*** Opening Data for the task ***

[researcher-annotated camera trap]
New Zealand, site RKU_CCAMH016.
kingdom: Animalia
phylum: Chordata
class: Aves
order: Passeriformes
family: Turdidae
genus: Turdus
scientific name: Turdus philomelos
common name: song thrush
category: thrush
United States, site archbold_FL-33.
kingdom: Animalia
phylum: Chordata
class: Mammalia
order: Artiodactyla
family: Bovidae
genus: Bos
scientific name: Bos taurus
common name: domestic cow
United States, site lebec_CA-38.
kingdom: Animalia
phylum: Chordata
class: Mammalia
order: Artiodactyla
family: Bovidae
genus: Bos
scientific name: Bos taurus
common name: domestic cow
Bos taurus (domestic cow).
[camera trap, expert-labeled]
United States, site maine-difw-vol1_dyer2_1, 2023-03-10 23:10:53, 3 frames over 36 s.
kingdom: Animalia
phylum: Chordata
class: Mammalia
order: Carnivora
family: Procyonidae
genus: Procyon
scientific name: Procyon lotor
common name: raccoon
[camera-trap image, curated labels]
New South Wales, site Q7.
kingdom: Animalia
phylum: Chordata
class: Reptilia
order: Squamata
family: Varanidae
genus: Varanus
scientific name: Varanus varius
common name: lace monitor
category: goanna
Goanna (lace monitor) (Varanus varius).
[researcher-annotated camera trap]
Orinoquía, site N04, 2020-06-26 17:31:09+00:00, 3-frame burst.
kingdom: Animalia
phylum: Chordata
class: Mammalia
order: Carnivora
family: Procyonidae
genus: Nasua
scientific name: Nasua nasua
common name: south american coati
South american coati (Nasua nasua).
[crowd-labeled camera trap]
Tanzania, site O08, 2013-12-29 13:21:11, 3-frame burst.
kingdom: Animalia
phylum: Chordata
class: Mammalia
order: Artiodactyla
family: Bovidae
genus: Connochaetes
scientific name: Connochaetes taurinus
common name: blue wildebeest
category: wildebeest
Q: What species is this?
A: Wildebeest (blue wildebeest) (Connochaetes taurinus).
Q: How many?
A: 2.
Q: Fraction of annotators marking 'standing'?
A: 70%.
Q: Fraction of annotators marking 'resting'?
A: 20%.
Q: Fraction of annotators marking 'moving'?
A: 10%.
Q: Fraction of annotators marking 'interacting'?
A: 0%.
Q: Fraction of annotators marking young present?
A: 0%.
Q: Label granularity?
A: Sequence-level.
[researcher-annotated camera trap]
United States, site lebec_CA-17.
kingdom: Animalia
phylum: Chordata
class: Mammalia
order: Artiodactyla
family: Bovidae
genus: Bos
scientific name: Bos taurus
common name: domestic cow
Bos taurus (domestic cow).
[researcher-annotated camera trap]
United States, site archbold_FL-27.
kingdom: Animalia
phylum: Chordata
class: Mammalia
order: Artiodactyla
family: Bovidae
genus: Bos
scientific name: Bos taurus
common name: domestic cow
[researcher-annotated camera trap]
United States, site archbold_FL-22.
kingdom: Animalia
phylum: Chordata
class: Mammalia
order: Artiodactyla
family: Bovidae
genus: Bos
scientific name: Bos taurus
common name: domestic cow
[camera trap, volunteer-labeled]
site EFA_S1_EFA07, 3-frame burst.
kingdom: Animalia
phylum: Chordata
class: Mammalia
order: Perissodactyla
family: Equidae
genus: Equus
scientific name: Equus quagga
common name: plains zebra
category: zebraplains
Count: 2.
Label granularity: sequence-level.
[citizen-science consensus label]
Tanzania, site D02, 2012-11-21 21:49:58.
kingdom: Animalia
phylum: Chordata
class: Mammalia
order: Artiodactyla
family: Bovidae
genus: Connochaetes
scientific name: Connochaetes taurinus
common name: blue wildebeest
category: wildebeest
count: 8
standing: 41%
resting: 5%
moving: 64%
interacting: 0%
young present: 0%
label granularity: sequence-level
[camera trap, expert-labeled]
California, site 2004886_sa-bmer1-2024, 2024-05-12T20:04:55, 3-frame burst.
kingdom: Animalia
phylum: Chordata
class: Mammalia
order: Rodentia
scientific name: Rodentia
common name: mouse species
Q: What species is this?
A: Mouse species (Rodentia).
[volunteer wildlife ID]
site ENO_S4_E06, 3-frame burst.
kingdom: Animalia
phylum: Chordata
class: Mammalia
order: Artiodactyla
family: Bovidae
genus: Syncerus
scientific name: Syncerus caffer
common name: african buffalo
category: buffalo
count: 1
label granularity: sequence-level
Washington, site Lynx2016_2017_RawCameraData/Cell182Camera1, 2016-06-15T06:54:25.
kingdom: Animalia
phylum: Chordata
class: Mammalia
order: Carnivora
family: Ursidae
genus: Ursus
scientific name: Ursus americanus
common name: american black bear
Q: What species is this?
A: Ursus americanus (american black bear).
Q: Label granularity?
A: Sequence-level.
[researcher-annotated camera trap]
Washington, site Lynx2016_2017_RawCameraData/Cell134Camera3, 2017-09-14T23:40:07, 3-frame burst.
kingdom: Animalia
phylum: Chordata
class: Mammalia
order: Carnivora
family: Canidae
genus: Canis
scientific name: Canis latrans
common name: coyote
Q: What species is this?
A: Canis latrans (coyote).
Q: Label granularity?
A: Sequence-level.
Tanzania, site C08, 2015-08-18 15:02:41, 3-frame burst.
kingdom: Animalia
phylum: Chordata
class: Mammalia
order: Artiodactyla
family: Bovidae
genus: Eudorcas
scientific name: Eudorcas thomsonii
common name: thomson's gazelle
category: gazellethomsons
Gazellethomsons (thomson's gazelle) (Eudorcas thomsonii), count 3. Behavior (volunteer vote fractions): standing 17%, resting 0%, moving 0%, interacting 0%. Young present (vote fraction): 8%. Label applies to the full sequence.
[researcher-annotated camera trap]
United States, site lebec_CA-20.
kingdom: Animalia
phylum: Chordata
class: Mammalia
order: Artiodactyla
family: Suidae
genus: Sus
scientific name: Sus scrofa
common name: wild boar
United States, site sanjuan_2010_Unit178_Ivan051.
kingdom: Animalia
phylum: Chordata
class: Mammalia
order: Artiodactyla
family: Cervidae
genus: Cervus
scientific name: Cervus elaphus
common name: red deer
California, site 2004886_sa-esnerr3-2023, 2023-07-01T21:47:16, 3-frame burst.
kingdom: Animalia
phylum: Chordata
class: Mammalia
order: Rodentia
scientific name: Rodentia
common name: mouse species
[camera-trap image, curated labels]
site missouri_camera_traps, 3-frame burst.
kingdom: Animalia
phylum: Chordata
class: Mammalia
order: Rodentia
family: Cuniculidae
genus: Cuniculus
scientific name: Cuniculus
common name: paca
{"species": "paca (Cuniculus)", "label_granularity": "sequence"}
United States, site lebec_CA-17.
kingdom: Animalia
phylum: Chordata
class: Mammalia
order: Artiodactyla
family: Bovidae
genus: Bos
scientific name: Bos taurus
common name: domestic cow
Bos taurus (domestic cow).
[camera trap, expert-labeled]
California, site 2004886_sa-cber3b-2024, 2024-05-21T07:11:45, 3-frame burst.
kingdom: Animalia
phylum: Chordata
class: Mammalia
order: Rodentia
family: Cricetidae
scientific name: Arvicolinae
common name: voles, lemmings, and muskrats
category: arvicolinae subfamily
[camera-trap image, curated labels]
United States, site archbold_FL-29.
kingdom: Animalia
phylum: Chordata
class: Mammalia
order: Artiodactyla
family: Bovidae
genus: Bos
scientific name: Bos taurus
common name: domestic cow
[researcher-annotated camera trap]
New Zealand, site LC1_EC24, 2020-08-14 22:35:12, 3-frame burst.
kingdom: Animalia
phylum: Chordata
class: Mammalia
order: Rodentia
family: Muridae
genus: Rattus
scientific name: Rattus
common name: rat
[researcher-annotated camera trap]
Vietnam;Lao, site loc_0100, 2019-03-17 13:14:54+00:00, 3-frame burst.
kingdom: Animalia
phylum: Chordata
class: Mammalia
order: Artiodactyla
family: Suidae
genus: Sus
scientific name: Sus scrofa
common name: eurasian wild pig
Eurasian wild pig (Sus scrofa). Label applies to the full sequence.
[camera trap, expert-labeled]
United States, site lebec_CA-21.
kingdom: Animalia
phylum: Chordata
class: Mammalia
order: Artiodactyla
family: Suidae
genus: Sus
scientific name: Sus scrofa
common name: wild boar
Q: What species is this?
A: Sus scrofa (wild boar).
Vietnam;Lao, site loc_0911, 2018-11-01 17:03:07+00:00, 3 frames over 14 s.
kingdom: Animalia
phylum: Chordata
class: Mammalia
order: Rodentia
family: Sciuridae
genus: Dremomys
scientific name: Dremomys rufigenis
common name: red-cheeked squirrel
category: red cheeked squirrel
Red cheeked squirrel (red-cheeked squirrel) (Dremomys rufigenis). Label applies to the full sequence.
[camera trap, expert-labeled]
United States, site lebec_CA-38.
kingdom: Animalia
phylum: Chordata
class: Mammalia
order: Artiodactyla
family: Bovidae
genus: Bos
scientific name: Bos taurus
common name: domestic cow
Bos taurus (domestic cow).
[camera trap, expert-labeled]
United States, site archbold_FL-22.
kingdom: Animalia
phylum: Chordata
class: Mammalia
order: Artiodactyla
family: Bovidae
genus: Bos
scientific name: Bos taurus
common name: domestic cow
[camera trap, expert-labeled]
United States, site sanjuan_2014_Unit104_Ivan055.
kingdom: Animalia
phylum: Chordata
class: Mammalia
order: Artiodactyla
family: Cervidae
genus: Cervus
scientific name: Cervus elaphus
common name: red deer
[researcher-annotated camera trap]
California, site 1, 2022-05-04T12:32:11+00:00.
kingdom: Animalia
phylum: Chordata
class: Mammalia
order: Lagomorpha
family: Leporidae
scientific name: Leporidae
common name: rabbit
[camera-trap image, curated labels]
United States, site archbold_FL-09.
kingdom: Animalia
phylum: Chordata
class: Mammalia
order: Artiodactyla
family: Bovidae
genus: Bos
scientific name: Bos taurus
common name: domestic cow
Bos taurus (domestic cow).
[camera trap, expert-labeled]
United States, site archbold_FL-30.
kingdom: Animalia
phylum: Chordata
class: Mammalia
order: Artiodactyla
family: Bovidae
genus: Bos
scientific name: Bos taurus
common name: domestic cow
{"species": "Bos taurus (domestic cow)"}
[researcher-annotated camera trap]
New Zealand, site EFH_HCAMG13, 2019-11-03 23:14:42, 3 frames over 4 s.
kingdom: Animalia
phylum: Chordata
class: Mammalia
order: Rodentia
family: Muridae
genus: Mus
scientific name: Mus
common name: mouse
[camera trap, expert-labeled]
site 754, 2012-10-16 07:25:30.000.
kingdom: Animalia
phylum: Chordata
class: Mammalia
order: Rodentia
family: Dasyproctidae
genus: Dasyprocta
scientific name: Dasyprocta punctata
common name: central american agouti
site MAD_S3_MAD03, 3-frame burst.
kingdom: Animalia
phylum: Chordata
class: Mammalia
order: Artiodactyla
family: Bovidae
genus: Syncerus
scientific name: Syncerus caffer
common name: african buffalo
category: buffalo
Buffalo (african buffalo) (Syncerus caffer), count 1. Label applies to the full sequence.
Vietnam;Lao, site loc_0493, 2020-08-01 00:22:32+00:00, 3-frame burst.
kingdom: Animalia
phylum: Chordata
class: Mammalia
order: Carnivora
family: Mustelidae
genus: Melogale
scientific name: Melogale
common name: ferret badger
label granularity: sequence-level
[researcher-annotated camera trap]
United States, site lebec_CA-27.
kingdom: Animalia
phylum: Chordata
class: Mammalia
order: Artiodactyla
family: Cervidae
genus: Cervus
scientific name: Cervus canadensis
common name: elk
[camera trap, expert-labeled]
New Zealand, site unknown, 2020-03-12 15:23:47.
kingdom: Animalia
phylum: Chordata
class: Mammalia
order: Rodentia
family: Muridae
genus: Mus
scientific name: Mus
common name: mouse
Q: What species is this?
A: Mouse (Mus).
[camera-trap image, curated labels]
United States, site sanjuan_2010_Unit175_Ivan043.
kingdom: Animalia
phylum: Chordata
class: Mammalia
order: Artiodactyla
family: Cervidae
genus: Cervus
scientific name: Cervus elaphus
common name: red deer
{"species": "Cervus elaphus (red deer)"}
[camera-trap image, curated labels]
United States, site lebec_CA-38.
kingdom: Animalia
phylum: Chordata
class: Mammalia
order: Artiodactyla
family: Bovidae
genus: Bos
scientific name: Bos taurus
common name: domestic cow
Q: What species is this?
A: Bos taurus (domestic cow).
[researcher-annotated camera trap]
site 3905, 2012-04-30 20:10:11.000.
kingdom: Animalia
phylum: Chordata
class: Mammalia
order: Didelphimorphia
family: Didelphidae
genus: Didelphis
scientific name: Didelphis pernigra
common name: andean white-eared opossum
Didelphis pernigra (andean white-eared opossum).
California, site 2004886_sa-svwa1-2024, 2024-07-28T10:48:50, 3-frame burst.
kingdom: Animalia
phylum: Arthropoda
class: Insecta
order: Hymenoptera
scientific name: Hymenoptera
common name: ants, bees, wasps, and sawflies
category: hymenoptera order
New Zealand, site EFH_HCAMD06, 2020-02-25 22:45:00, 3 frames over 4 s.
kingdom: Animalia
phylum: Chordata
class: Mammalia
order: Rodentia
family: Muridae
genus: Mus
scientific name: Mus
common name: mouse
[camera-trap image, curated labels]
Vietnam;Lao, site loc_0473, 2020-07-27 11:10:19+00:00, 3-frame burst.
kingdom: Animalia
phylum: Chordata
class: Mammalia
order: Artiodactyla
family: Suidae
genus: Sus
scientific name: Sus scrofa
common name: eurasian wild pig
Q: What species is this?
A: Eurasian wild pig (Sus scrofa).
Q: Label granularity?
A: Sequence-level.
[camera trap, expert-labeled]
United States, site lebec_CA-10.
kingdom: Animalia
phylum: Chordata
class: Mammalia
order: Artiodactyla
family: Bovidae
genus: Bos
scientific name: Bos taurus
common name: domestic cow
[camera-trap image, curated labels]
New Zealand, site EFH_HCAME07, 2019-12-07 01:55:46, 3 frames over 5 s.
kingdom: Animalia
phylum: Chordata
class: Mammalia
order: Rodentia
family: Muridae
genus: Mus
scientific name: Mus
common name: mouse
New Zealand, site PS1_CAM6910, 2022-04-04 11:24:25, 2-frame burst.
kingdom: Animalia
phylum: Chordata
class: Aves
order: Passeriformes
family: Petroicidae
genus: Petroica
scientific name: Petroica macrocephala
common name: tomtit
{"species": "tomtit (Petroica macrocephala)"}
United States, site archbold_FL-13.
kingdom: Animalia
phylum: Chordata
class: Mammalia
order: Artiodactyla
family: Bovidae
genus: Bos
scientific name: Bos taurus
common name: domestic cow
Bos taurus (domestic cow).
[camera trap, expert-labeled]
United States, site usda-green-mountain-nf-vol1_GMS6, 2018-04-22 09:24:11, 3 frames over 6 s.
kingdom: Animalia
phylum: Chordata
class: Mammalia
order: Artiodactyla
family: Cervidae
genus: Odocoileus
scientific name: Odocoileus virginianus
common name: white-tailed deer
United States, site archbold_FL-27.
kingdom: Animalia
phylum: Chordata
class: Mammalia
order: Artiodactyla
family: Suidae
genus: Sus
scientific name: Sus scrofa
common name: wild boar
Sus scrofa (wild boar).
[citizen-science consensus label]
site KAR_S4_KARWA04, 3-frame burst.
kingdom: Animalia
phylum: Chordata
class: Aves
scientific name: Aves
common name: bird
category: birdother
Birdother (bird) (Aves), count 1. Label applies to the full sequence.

*** Closing Data for the task ***

* [Exercise prompt]
Copy whichever lines above contain the string "marking".

* [Solution to the problem]
Q: Fraction of annotators marking 'standing'?
Q: Fraction of annotators marking 'resting'?
Q: Fraction of annotators marking 'moving'?
Q: Fraction of annotators marking 'interacting'?
Q: Fraction of annotators marking young present?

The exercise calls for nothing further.